Although this hike is only 1.80 miles roundtrip, it is rich with history. The Old Club Med Trail, also known as the Hanalei Plantation Trail, is perched on a ridge overlooking the mouth of the Hanalei River. Scenes from the 1957 movie South Pacific were filmed near Hanalei Plantation Trail.
Hanalei Plantation got its start back in the 1860s when sugar was king. Years passed, sugar no longer ruled, and the plantation faded into obscurity. In the 1960s, investors built a hotel that, in the 1970s, became a Club Med. Today, remnants of the swanky hotel are hidden in jungle overgrowth, making it look more like a set from the TV show Lost.
During the 80s, developers poured foundation and stairs for a new resort, but funds ran out, and construction ended. Today, visitors to Hanalei Plantation Trail traverse these stairs on their hike.
The out-and-back hike is considered easy due to its short distance, only 200 feet of elevation gain, and the wide path and road. This trail is ideal for families, joggers, and nature lovers.
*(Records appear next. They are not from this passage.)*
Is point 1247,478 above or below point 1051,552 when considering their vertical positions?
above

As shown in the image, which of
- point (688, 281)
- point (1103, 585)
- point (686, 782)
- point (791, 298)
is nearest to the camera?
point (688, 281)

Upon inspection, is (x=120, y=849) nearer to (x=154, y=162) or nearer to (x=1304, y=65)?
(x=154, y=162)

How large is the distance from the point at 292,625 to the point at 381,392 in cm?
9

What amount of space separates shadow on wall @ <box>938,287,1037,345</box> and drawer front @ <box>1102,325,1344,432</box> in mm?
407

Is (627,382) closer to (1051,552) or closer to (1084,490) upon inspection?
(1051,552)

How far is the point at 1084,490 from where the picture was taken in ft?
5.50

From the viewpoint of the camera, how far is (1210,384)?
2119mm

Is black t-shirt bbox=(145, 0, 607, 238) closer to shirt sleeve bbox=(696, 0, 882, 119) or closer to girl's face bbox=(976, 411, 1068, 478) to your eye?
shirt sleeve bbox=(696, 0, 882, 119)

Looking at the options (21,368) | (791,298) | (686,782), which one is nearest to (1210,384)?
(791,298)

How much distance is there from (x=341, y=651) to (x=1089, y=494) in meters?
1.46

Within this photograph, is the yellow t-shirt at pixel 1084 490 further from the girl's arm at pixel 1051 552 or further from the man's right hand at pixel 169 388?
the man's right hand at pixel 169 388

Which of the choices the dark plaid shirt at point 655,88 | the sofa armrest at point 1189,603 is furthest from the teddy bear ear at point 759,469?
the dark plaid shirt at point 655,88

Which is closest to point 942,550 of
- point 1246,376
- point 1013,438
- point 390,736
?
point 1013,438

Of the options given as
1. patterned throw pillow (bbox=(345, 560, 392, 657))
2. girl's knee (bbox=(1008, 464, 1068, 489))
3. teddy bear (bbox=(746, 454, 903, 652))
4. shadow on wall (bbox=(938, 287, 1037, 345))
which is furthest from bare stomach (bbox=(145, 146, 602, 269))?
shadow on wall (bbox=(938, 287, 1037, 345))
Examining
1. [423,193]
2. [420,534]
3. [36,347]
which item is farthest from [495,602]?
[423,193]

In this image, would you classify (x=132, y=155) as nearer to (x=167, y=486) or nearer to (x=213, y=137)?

There isn’t a parking lot so find a spot on the side of Hanalei Plantation Road. Locals advise parking near the water tank and to be mindful not to park on private property.
Once parked, you’ll find the trailhead beside a fresh food stand. Go past the gate on the right and follow the road downhill about 100 feet to another closed gate. On the left side is an entryway, and you’re on your way!
As with many Hawaiian trails, this hike is two trails in one. Many visitors will be satisfied with the first option which ends at a grassy overlook of Hanalei Harbor. From here, you’ll spot the Hanalei Pier and the silhouettes of the distant mountains.
Those wanting more adventure will take the offshoot path leading to Puu Poa Beach. The trail cuts through dense growth before emerging at Puu Poa Beach. But don’t picture tan sand; this beach consists of rock. Surfers use this trail as a shortcut to paddle over to Hanalei Beach and avoid traffic on the opposite shore.
Visitors and locals rave about how good the snorkeling is at Puu Poa Beach, so pack your fins and mask! Some hikers report there’s a swing there and others quip the beach may be the best place to watch a Hawaiian sunset.
Keep this in mind if you’re planning on hiking to the beach. One, it’s small and is shared with Princeville Resort and Hanalei Bay Resort. Both resorts are a good walk from this location, but you may encounter more tourists during your trek. Two, go during low tide which exposes more sand, allowing you space to sit and have a picnic lunch. During high tide, the water covers the sandy beach up to the tree line restricting the bay’s visibility.
-The trail traverses through private property, but signs state that hikers are allowed through the area. The owners only request not to climb on any of the ruins.
-Aside from the food stand that sells smoothies and bowls, there aren’t any restaurants or restroom facilities, so pack accordingly. You can also stop at the farm stand and support a local business while satisfying your hunger and thirst.